Homer greeted him on the driveway of his place, leading him to the porch, looking back to make sure he was being followed as Mickey dismounted from the bike. What was inside the door that was left ajar was not a pretty sight. It was… well… everything was on the floor…. The Remington… and the monitor screen as well as all his papers. He approached the desk to see that the side of the case to the computer was open and the hard-drive was missing. Damn, who? What? Why?
His neighbor, Jack, came down from his apartment upstairs and stood at the door surveying the mess, “Some guy was here… what the hell, I didn’t know he was doing this?”
“What did he look like?”
“I never seen him before… he was tall… a big guy.”
“Did he walk up or did he come in a car?”
“I didn’t see a car; he could have been parked around the side. I didn’t really look… I didn’t know he’d done…” his tone was a little too apologetic. I knew Jack would have stayed low and wouldn’t have done anything to stop it.
“How many were there?”
“Just one… I think maybe I saw him before… tall, like that inspector… you know?”
That was better. He is at least giving up some useful information. Jack went back up to his apartment. Mickey picked the phone off the floor and set it on the desk. Should he call the police and report it? Sure, why not? He called, thinking, there were some obvious prints on the door, that they could dust the place. If it was Ryan, why would he leave prints? Was he sending Mickey a message? The place was trashed… that got his attention. He wondered, “So, what was I doing that would deserve this much attention and what is on my hard drive that he would want?” At that time most of what he wrote was on “A” disks but he was beginning to put it all on CD’s. Where are they? The “A” disks were all there but with screwdriver punctures in the cases. The CD’s were scattered from where he kept them in the desk drawer and gouged with X’s on the surface. All the other drawers were pulled out and dumped… What the f…? “My novels… thank God I have the manuscripts.” He had his two latest on CD’s in his cab anyway. The cab was parked on the street… He checked it. The doors were still locked. The visor still had his CDs there. He went back into the apartment to wait.
There was a knock at the screen door on the porch. My god, he thought, they’re here already? He looked out to see two Hispanic young men in suits with brief-cases. It was not the right time for this shit! Not sure what he expected of them but he opened the door.

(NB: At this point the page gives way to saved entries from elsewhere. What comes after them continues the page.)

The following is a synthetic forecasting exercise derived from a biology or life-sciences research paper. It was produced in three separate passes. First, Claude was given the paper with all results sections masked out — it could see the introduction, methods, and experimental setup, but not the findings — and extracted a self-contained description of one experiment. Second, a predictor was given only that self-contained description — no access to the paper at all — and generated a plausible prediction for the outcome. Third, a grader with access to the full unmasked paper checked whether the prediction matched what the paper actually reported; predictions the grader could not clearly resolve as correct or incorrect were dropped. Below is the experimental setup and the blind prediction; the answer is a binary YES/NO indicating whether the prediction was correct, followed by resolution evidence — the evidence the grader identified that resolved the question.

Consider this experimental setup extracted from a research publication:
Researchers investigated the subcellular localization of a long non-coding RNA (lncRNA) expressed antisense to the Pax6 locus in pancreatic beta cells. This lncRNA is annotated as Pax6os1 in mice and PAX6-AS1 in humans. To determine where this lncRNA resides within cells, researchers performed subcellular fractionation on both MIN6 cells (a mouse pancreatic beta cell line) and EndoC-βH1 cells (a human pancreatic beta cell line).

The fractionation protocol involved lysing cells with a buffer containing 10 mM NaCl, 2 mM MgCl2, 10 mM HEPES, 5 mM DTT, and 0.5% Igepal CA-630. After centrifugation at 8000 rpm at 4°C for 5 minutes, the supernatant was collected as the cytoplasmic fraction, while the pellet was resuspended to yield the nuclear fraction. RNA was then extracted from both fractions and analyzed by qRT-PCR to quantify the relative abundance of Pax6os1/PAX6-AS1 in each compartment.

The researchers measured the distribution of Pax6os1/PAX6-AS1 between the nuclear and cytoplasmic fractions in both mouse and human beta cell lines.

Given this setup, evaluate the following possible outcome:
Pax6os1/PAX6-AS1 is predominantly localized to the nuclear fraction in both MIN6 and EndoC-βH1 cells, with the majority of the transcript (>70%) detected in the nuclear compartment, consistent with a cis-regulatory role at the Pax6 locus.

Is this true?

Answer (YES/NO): NO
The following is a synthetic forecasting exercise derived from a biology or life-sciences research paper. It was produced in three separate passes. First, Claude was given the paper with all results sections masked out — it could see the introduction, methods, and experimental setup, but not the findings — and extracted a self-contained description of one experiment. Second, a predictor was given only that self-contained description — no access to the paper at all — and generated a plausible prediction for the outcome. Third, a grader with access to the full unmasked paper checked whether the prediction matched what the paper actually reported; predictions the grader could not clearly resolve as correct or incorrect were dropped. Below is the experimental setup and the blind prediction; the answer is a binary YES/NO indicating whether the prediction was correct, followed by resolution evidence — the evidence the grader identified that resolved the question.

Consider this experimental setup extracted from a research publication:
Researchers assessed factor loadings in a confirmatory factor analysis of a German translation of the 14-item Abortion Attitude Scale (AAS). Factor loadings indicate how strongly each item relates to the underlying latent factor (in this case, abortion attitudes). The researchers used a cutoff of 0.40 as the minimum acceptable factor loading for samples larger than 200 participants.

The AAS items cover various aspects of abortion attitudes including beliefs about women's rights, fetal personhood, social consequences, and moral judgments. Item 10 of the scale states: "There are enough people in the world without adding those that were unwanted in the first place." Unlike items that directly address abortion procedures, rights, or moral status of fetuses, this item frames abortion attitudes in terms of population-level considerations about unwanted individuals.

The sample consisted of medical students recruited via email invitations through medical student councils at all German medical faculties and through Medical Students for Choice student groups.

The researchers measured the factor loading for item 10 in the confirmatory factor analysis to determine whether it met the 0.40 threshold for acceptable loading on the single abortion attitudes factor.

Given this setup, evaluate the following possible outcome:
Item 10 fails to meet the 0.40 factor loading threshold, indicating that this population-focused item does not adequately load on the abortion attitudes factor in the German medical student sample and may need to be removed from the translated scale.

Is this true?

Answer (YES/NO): YES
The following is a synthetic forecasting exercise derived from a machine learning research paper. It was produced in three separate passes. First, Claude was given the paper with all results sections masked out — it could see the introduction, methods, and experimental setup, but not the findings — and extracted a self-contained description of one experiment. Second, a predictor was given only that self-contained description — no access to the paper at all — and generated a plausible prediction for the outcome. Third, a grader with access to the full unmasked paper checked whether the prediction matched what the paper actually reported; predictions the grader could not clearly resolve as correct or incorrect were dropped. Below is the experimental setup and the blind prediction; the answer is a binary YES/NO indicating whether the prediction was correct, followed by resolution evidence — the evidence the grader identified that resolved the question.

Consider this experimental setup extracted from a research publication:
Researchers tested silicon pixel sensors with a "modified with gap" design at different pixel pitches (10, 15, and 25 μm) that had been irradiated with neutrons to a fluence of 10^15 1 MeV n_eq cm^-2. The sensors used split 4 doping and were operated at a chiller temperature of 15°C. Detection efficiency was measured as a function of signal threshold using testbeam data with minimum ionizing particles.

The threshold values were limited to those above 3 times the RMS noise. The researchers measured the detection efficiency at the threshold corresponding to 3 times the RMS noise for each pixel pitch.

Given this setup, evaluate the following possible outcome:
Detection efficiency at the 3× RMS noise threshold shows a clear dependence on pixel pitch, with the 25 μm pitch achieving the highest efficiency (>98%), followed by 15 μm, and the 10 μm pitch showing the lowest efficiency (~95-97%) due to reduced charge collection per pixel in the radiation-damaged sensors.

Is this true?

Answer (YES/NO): NO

“Hello,” the older of the two greeted him, “We would like to share some information from the Bible.”
“Oh, thank you very much but I’m good with it.” Mickey cut him short, trying not to be rude, he shut the door.

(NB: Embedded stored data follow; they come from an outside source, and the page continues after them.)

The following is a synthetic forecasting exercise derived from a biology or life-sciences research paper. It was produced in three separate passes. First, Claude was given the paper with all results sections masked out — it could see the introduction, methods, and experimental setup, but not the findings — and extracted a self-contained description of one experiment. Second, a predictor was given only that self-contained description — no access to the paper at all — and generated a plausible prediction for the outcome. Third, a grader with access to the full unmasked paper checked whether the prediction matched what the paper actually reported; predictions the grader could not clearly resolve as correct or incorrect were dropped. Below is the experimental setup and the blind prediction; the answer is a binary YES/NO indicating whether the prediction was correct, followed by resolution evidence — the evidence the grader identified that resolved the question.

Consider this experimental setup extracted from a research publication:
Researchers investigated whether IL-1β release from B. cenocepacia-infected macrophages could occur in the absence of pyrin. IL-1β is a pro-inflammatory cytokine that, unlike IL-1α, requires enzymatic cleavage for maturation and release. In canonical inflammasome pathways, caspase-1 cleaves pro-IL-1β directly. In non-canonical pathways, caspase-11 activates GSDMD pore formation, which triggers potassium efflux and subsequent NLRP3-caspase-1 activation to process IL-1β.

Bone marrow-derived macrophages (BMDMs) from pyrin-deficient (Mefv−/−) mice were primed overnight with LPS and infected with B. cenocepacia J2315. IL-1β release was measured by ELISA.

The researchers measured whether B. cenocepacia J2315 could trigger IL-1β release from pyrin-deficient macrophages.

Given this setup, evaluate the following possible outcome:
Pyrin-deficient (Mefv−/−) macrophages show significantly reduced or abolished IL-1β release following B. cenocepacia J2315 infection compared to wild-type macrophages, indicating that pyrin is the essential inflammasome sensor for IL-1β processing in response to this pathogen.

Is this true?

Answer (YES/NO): NO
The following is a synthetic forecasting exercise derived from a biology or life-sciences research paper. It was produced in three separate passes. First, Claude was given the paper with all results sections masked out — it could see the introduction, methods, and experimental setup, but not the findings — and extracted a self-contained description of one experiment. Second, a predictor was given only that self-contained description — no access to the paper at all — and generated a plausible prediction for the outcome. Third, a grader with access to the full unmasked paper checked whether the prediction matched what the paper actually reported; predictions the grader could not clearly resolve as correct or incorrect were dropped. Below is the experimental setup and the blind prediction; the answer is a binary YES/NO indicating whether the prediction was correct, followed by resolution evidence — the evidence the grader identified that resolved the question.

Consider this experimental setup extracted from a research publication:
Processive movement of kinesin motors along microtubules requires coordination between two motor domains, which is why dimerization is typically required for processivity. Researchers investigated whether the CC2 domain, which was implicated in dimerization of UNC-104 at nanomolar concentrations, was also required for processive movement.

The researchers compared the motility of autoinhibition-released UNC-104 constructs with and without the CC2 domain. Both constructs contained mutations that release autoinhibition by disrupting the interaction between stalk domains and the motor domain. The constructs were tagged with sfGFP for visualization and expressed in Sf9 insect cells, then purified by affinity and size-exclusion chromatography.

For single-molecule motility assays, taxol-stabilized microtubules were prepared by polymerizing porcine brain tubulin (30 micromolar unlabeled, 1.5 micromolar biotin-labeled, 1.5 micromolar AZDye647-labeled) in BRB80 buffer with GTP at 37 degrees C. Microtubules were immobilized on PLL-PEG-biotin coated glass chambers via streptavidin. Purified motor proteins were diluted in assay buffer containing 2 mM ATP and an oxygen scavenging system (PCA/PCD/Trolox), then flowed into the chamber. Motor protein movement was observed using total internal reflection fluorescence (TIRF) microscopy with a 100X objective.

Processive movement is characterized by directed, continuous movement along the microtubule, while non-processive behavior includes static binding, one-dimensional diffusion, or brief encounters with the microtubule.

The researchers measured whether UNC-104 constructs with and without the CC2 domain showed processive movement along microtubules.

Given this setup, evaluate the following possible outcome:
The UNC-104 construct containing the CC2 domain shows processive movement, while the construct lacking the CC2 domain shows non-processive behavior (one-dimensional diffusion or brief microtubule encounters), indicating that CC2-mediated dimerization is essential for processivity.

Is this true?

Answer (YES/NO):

Other times he would have invited them in and offered them some tea. It is always good to be polite when someone has a Bible and the burden of hauling a vision of the dead prophet around. Mickey admired them because they didn’t even know him and yet they were at his door, personally, and trying to save his soul. He wished them well but he had business to attend... clean up this mess and think…. “Maybe I should wait ‘til the cops get here?”

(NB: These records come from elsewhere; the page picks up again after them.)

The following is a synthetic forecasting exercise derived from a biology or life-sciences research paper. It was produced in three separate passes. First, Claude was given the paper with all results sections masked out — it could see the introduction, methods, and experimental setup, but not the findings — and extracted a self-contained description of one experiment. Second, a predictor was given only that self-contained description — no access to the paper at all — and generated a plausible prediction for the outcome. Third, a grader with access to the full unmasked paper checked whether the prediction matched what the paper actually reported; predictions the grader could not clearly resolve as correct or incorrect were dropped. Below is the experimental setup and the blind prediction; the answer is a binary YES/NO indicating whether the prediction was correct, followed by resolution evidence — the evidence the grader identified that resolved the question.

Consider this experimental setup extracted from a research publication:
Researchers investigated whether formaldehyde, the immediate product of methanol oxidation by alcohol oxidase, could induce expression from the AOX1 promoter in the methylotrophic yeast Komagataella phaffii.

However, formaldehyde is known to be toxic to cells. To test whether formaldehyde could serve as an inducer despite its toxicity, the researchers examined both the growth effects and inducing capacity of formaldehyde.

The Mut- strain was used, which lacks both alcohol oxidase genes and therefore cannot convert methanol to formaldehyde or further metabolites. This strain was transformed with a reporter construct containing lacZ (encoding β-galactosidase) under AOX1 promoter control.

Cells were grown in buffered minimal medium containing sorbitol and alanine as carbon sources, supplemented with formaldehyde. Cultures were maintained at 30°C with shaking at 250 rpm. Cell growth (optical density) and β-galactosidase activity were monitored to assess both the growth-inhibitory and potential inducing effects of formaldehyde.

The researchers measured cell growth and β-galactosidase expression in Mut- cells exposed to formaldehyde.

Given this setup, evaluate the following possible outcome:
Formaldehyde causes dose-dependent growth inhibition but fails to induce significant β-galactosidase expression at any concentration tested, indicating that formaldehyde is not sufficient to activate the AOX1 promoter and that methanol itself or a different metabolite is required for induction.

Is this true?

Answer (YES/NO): NO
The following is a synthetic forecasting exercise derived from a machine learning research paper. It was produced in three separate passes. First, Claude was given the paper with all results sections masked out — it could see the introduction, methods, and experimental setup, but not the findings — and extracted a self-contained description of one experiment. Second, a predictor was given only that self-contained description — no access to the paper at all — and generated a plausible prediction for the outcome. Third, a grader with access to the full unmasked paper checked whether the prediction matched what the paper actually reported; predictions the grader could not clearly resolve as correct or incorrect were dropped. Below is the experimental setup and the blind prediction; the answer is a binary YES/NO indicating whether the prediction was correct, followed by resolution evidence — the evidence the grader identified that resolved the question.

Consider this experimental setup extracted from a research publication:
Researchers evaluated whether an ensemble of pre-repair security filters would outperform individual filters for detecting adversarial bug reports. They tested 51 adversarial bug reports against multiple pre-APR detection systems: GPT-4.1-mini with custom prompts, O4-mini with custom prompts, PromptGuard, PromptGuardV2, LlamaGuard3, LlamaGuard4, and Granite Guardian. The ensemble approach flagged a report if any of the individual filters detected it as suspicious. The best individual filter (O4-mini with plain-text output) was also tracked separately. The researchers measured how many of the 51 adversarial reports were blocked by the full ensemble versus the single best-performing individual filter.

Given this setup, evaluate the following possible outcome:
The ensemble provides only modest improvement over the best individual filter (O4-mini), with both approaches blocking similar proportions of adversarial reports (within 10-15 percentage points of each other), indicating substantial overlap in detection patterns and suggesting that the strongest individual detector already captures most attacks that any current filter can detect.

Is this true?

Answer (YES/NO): NO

The police arrived a mere minute or two after the Jehovah Witnesses left. He thought, “… like they had to be waiting around the corner: or am I getting paranoid? The cops took the information and did the usual report. Mickey had only the computer and disks damaged and nothing but the hard drive was missing… TV, VCR, tapes … all went untouched. It was just a matter of the place being trashed. The cops turned to leave.
“Wait a minute,” Mickey demanded, “Aren’t you going to dust for prints or anything?”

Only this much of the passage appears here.